Warner Bros bets on extreme sports with triathlon start-up

A London-based start-up aiming to capitalise on the popularity of triathlons has secured the backing of Warner Bros Discovery, underlining how media companies are expanding their bet on sports to drive subscriptions.

Warner Bros is among the backers of a $30mn fundraising by the Professional Triathletes Organisation, which arranges events in Canada, the US and Europe.

The PTO, which attracted investment nearly three years ago from its majority owner, Silicon Valley venture capitalist Michael Moritz, plans to use the new funds to expand its programme of events and lift the amount of prize money for participants.

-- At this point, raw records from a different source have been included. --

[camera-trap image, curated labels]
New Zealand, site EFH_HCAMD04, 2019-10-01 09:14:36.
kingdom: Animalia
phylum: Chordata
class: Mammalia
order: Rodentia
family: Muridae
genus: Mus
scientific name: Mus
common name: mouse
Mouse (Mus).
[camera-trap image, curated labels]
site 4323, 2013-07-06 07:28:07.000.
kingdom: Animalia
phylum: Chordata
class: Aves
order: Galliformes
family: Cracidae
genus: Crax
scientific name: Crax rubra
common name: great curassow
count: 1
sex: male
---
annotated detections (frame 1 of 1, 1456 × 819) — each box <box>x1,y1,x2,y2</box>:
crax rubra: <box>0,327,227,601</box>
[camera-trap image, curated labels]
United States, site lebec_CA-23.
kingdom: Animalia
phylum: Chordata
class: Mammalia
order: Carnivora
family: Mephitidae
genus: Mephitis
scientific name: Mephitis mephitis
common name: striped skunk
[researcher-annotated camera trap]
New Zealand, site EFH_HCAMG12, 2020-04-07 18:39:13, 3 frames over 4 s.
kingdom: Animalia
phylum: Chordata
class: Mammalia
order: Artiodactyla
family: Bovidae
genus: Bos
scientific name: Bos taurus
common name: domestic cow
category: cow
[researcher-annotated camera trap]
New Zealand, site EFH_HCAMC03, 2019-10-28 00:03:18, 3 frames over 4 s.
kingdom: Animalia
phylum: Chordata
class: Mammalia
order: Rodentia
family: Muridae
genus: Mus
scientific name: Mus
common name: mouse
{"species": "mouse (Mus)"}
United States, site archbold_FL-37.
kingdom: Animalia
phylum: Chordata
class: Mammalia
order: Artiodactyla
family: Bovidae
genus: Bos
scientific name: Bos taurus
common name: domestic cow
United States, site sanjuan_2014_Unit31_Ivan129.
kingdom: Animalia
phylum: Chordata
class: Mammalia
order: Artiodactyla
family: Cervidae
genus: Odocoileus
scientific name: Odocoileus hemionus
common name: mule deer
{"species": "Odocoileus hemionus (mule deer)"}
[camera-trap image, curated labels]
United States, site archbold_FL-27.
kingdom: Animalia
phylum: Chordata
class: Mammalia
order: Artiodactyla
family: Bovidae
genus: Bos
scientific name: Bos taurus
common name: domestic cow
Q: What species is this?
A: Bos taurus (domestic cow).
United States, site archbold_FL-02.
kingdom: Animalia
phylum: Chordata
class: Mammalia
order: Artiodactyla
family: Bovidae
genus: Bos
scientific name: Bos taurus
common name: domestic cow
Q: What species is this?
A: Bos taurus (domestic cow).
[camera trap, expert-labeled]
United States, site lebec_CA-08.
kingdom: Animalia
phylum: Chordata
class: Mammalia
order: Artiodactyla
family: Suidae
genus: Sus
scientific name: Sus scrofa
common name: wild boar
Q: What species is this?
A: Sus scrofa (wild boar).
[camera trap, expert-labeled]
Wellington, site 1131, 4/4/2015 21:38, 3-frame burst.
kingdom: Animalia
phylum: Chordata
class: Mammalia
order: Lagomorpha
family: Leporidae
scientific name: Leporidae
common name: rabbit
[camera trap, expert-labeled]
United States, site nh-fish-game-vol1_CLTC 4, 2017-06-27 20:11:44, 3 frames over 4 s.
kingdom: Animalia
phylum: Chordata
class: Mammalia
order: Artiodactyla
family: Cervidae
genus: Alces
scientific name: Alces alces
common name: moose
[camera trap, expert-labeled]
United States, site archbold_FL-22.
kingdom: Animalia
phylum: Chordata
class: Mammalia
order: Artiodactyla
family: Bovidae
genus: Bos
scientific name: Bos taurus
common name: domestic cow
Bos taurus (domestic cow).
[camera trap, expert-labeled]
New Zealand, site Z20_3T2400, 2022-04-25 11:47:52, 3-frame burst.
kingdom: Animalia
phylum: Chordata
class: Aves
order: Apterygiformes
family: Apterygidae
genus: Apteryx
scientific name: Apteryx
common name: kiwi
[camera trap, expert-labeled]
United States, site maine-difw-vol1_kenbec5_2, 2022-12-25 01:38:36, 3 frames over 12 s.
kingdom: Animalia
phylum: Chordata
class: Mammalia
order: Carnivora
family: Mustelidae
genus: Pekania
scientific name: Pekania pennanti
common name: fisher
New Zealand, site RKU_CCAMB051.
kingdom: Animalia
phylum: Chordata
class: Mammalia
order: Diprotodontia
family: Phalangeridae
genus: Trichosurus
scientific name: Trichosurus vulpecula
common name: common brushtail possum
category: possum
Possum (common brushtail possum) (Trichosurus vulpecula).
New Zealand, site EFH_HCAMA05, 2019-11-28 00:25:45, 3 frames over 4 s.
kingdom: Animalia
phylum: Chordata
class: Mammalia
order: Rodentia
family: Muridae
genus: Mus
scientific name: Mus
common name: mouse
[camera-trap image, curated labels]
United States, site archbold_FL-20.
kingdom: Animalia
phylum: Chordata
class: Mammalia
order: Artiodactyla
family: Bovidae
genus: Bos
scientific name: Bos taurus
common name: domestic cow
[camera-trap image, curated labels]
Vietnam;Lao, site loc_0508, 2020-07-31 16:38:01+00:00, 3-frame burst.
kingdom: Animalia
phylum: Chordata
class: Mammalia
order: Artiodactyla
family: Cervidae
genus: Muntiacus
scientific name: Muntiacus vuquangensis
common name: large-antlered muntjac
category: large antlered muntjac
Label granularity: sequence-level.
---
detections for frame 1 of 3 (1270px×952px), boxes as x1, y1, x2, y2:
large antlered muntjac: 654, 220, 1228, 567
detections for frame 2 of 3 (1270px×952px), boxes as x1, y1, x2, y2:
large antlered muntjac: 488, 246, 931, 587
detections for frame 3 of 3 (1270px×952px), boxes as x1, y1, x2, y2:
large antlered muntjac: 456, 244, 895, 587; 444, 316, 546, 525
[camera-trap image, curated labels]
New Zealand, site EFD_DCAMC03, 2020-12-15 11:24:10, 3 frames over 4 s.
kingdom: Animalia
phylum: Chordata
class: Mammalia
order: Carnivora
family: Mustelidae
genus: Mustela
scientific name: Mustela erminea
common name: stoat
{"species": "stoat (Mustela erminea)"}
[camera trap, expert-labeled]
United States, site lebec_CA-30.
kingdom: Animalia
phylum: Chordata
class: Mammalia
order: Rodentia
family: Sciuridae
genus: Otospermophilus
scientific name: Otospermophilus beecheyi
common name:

Triathlon is a relatively young sport, with the first recorded example of the gruelling event — that requires competitors to swim, bike and run — dating to San Diego in 1974. It has mushroomed in popularity since the sport first featured at the Olympics in Sydney in 2000.

“Football, NFL and tennis have been multibillion-dollar sports for a long time,” said PTO chief Sam Renouf. “Triathlon has really been in the dark ages from a commercial perspective, and that’s really why the PTO was formed.”

The investment by Warner Bros follows a July agreement it struck with the PTO in July to screen the races live.

The importance that broadcasters attach to sports was underlined this week when Google’s YouTube secured the rights to screen some US National Football League matches from next season.

As the competition for mainstream sports intensifies, investors and broadcasters “will expand their horizons beyond the most obvious big-name sports and leagues”, according to law firm Latham & Watkins.

Luxembourg-based private equity firm Divergent Investments led PTO’s fundraising, making its first investment since it was set up last year by former derivatives trader Francis Bento.

PTO is not the only extreme sports company to attract investment this year. MSP Sports Capital, an investment firm with a stake in the McLaren Racing motorsport group, bought a controlling stake in X Games from Disney’s ESPN in October. The series features events such as biking, skateboarding and snowboarding.

The PTO’s flagship event is the Collins Cup, a $1.5mn prize money race that pits Europe against US and international teams.

The PTO, which estimates that there are 10mn amateurs who have participated in at least one triathlon, says the sport needs to improve the way it reaches audiences through broadcasting and streaming platforms.

“It [triathlon] appeals to the overachieving executive and the professional class, that isn’t a new trend,” said Renouf. “The whole point of the PTO is that although you’ve got this incredibly valuable market that’s global, it’s completely fragmented by this lack of media product.”